Let $Z = \sum_{r=1}^{\infty}rX_{r}$, where $X_{r}$ is of Poisson distribution with intensity rate $\displaystyle \frac{1}{r^{2}}$, $r \geq 1$. I need to prove that $Z$ is finite with probability $1$.
First off, I am not sure if this problem is asking me to 1) Prove that $Z$ is finite AND has probability $1$ or 2) Prove that $Z$ is finite and the probability that it is finite is $1$.
Secondly, I have seen Poisson random variables before, but I have never heard the expression "intensity rate" used before - after doing some research, I have since discovered that the "intensity rate" is simply the parameter $\lambda$ that appears in the probability function $\displaystyle p(y) = \frac{\lambda^{y}}{y!}e^{-\lambda}$, where $Y$ is a Poisson distributed random variable.
Now, the hint that I was given for this problem is to "consider the total number of nonzero $X_{r}$", and appears in my notes at the same place that the first Borel-Cantelli Lemma is stated:
For a sequence of events $A_{1},A_{2},\cdots ,$, $$ P\left( \limsup_{n \to \infty} A_{n} \right) = 0 \, \text{whenever}\, \sum_{i=1}^{\infty}P(A_{i}) < \infty. $$
Now, the problem I'm having though, is how to apply this to this particular problem. First of all, in order to determine the convergence of $Z = \sum_{r=1}^{\infty}rX_{r}$, how do I write $X_{r}$ in a more meaningful form that includes its $\displaystyle p(y) = \frac{\left(\frac{1}{r^{2}}\right)^{y}}{y!}e^{\displaystyle -\frac{1}{r^{2}}}$ form? If I take $$P(Z) = P(\sum_{r=1}^{\infty}rX_{r}) \leq \sum_{r=1}^{\infty}P\left(rX_{r} \right) = \sum_{r=1}^{\infty}rP\left(X_{r} \right) \\ = \displaystyle \sum_{r=1}^{\infty}r \left(\frac{\left( \frac{1}{r^{2}}\right)^{x_{r}}}{x_{r}!}e^{\displaystyle -\frac{1}{r^{2}} }\right) = \displaystyle \sum_{r=1}^{\infty} \frac{r \cdot \frac{1}{r^{2x_{r}}}}{x_{r}!}e^{\displaystyle -\frac{1}{r^{2}}} = \displaystyle \sum_{r=1}^{\infty} \frac{\frac{1}{r^{2x_{r}-1}}}{x_{r}!}e^{\displaystyle -\frac{1}{r^{2}}} $$
it starts to look like something, but I really don't know 1) how to proceed or 2) if this is even the way to approach this problem.

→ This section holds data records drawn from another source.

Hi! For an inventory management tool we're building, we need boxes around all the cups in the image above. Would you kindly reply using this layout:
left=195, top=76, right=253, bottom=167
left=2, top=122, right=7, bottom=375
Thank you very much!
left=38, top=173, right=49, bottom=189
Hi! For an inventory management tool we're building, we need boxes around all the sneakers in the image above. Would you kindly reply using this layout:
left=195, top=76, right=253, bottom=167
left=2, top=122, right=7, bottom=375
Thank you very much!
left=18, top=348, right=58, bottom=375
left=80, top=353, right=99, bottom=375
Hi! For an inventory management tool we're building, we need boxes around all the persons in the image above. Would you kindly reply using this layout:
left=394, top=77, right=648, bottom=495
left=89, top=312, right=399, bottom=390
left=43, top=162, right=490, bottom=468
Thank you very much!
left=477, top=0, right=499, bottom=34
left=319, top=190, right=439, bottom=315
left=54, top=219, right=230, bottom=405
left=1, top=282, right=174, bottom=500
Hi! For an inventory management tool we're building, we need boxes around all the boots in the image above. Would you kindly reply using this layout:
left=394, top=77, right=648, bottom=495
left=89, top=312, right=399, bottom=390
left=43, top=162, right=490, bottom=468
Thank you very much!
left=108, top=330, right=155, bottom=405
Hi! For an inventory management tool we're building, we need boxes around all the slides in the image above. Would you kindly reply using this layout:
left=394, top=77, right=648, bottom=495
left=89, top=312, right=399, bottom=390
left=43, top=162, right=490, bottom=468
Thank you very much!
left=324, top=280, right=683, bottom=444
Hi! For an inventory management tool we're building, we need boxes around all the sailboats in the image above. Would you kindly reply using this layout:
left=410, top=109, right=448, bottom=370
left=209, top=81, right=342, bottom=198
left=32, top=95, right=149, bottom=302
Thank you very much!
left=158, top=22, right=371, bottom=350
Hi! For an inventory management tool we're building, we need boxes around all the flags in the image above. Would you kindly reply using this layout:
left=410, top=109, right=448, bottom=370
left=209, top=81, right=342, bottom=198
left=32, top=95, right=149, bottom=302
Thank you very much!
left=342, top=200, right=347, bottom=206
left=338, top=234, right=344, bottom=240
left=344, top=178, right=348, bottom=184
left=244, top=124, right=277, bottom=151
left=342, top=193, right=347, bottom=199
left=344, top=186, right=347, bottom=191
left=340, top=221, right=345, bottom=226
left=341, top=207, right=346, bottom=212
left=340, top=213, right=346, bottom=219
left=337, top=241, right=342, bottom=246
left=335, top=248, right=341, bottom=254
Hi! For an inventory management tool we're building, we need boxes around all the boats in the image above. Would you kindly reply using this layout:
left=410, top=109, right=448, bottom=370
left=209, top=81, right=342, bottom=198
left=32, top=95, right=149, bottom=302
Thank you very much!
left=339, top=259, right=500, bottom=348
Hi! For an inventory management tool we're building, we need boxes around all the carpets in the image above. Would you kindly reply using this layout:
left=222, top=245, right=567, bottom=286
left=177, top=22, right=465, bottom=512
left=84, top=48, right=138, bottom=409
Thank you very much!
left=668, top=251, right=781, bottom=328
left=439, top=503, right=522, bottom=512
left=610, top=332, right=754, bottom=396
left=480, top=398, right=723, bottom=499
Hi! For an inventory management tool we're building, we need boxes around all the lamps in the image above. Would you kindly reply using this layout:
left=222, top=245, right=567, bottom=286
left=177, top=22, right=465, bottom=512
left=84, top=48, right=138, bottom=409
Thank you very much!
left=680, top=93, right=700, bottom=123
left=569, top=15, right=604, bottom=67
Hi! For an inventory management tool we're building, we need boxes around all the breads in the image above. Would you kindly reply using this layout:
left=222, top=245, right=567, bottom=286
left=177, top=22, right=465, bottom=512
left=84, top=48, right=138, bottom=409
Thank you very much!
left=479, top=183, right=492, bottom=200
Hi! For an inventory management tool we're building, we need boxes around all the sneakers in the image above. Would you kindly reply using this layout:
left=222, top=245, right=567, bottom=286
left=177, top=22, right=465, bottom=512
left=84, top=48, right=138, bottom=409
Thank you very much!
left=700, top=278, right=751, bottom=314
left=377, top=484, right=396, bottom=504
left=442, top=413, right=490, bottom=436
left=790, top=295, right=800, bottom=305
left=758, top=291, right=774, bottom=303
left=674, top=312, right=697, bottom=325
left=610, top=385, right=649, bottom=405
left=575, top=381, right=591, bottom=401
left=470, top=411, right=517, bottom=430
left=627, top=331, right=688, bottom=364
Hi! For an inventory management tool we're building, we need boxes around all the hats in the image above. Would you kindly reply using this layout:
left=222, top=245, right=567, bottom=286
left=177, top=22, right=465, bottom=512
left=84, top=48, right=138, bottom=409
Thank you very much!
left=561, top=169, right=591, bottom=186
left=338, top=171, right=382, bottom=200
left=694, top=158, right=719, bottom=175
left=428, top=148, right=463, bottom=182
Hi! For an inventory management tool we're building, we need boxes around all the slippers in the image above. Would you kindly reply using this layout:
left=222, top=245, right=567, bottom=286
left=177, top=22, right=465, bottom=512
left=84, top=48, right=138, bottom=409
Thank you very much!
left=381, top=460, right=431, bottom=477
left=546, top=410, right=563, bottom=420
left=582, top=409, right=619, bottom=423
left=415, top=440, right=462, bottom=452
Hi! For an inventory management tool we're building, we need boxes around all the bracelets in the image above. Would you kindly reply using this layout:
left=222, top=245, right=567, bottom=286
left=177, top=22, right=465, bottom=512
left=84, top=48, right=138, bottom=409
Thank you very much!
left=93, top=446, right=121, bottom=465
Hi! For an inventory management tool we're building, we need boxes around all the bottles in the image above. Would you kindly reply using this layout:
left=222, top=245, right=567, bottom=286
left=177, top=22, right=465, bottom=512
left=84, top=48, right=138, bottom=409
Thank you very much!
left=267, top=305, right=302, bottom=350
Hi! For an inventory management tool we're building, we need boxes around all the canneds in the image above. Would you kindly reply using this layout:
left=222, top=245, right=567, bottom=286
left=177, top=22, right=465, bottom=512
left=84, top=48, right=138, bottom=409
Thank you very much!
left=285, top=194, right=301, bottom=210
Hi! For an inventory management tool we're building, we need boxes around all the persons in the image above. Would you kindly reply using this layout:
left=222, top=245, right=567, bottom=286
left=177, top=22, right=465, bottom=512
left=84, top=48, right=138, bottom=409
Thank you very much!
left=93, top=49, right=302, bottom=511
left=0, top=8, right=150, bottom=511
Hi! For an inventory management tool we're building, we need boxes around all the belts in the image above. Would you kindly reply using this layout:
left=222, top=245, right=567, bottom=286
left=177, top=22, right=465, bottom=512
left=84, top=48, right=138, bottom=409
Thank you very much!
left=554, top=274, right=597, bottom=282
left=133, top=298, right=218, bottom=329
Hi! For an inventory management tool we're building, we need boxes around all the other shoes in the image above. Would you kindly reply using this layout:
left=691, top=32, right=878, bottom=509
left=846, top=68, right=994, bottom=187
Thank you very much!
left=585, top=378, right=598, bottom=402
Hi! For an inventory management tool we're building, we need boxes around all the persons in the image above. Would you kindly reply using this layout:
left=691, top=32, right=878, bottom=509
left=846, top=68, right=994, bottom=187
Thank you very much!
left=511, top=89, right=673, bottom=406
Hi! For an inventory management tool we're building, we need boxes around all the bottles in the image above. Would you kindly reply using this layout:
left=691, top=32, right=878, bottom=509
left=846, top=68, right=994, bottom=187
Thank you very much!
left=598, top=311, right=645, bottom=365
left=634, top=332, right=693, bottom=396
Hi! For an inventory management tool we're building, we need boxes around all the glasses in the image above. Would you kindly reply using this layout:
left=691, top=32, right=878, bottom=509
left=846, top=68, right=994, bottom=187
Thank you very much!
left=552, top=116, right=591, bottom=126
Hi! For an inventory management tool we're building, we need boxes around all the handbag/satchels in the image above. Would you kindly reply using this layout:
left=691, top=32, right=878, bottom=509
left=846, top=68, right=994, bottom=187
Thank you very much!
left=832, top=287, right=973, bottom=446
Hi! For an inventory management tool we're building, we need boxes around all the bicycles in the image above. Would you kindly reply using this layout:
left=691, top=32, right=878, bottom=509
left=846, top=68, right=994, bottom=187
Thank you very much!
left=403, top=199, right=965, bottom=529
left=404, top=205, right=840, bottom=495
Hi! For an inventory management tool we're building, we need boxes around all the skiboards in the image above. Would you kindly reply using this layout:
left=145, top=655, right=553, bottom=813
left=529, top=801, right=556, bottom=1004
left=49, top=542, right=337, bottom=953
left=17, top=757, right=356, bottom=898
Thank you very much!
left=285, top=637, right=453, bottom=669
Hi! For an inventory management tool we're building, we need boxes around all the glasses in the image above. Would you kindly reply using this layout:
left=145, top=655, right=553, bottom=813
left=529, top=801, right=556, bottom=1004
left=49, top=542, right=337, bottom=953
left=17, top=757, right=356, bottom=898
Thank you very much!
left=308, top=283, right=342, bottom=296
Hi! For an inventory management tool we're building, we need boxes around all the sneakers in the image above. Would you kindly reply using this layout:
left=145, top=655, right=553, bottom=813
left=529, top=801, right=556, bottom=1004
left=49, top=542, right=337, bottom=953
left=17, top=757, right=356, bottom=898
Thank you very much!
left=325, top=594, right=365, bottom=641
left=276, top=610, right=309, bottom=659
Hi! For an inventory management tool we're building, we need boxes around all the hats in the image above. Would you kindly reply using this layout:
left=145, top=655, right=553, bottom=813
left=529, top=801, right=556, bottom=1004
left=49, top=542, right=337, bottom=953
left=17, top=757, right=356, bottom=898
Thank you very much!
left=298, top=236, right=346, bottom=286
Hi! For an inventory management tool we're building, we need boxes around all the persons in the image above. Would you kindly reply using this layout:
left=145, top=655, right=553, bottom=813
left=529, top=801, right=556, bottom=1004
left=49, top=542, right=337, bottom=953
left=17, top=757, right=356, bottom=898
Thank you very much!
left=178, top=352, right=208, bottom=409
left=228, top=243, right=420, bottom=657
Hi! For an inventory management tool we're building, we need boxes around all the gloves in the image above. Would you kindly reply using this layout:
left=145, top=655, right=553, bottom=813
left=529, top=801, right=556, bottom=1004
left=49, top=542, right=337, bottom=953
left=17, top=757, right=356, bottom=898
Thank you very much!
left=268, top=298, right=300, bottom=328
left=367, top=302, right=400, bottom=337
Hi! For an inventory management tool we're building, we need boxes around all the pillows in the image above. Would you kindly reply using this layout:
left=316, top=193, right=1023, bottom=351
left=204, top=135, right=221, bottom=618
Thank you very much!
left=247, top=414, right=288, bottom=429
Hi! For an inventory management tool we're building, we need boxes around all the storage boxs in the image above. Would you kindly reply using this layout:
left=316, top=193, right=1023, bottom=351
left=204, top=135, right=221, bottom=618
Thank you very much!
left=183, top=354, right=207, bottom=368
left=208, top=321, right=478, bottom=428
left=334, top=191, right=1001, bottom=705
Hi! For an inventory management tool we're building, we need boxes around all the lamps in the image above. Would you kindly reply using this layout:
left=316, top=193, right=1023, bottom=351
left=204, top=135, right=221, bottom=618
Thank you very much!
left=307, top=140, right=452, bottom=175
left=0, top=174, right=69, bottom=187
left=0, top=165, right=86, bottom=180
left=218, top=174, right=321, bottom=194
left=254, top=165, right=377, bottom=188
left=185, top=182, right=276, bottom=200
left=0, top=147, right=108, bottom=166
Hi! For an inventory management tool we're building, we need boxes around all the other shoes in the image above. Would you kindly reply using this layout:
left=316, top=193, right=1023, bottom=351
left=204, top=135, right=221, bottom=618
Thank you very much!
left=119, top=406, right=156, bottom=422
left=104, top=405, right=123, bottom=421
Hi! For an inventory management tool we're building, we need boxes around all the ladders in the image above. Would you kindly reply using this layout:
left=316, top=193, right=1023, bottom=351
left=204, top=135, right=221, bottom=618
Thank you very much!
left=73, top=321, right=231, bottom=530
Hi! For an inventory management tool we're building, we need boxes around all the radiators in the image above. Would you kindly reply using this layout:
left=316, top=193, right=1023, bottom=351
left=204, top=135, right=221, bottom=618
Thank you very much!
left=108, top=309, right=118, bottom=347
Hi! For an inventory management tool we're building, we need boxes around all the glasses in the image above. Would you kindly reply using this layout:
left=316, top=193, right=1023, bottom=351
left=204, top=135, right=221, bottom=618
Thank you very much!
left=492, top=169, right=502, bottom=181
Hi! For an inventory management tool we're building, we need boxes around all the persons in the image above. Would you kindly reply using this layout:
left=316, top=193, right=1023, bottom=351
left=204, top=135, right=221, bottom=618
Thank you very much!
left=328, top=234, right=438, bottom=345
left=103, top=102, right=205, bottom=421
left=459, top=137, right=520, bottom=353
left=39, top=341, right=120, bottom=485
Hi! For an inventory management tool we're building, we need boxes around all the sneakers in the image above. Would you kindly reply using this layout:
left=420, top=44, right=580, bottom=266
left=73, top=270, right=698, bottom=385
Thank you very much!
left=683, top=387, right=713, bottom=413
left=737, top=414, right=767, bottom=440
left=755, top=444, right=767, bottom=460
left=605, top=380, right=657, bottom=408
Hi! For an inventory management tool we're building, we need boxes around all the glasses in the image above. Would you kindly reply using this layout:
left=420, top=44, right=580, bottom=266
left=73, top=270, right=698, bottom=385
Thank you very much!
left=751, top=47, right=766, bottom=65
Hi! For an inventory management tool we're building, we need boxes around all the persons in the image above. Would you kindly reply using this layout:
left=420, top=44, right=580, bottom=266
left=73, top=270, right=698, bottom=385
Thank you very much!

I am extremely lost and am in desperate need of help. I thank you for your time and patience.
You are being asked to prove the probability $Z$ is finite is $1$. $Z$ is a random variable and not an event so it doesn't make sense to say $Z$ itself has probability $1$.
I'll begin by getting a handle on how the $X_r$ behave. We have $\mathbb{P}(X_r = k) = \frac{r^{-2k}}{k!}e^{-1/r^2}$ for $k \in \mathbb{N}$. In particular we have $\mathbb{P}(X_r \neq 0) = 1 - e^{-1/r^2}$. Since $\sum_{r=1}^\infty 1-e^{-1/r^2} < \infty$, by Borel-Cantelli, we have that $\mathbb{P}( \lim \sup A_r ) = 0$ where $A_r$ is the event $\{X_r \neq 0 \}$. Now $\lim \sup A_r$ is the event that $A_r$ happens for infinitely many $r$ and as a result we have that $X_r = 0$ for all but finitely many $r$ with probability $1$. On this probability $1$ event, $Z$ is just a finite sum and hence if finite so $\mathbb{P}(Z < \infty) = 1$ as desired.